The school year ends Tuesday, June 30, but the Department of Education and Early Childhood Development will keep busy preparing for changes to the education system in September.
“I wish all students, teachers and school support staff a safe and happy summer,” said Karen Casey, Education and Early Childhood Development Minister.
“The Department of Education and Early Childhood Development will remain busy as we continue to prepare for changes to the education system coming in September.”
The Nova Scotia Action Plan on Education will renew, rebuild and refocus the education system over the next five years, with many actions being implemented this September. It was based on the feedback of more than 19,000 Nova Scotians, including teachers, students, school support staff, school boards, universities and the business community.

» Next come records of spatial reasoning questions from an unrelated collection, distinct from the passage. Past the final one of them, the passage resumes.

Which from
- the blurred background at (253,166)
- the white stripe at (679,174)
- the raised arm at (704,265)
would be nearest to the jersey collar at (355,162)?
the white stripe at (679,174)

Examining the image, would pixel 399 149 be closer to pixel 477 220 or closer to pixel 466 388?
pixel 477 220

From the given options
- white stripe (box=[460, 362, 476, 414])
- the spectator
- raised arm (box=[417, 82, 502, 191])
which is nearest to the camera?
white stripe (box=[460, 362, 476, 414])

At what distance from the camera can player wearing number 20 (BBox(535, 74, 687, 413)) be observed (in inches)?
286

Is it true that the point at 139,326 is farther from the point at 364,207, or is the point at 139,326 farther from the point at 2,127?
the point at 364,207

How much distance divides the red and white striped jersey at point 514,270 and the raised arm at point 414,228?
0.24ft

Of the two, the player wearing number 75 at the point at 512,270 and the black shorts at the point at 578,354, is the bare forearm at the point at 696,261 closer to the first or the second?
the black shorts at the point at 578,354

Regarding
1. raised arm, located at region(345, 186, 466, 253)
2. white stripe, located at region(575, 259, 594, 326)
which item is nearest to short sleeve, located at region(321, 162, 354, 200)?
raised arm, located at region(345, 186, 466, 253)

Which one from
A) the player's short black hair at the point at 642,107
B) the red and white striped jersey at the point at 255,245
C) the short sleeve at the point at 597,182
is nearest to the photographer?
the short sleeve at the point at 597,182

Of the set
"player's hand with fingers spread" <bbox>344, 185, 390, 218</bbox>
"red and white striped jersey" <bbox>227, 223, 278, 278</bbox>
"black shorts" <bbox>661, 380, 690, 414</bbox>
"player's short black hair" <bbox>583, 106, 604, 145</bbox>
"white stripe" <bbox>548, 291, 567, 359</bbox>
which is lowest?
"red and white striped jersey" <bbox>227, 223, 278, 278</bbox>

Since the plan was announced in January, the province has:
— created a streamlined curriculum with a focus on math and literacy for grades Primary to 3
— developed a provincewide code of conduct that will apply to all schools and boards
— discontinued homework guidelines and held a survey on new homework standards
— realigned the department structure to be more in line with the action plan
— established a Centre for Learning Excellence in March as part of the department’s realignment
— added more hands-on learning activities for developing technology skills, including Brilliant Labs
— provided targeted funding to school boards for math mentors
— provided funding for early intervention support in math for students in grades Primary to 3
— provided funding to early intervention programs to address the waitlist
Work is underway for the remaining September action items, including:
— a Minister’s Forum for Teaching Excellence
— an Inter-University Chair in Research
— a Business Education Council
— a Transition Task Force of public school educators, universities, and the NSCC
One action item in the plan will be amended. Provincial assessments in literacy and mathematics in Grade 3 and Grade 8 will be maintained so curriculum changes can be assessed provincewide.
The change is supported by feedback from teachers and administrators.
“I continue to ask at every step of implementation ‘Is this in the best interest of students?’ If something is not, we will change it. In this case, we believe that at this time, it is important to maintain the provincial assessments to see how the new curriculum benefits students,” said Ms. Casey.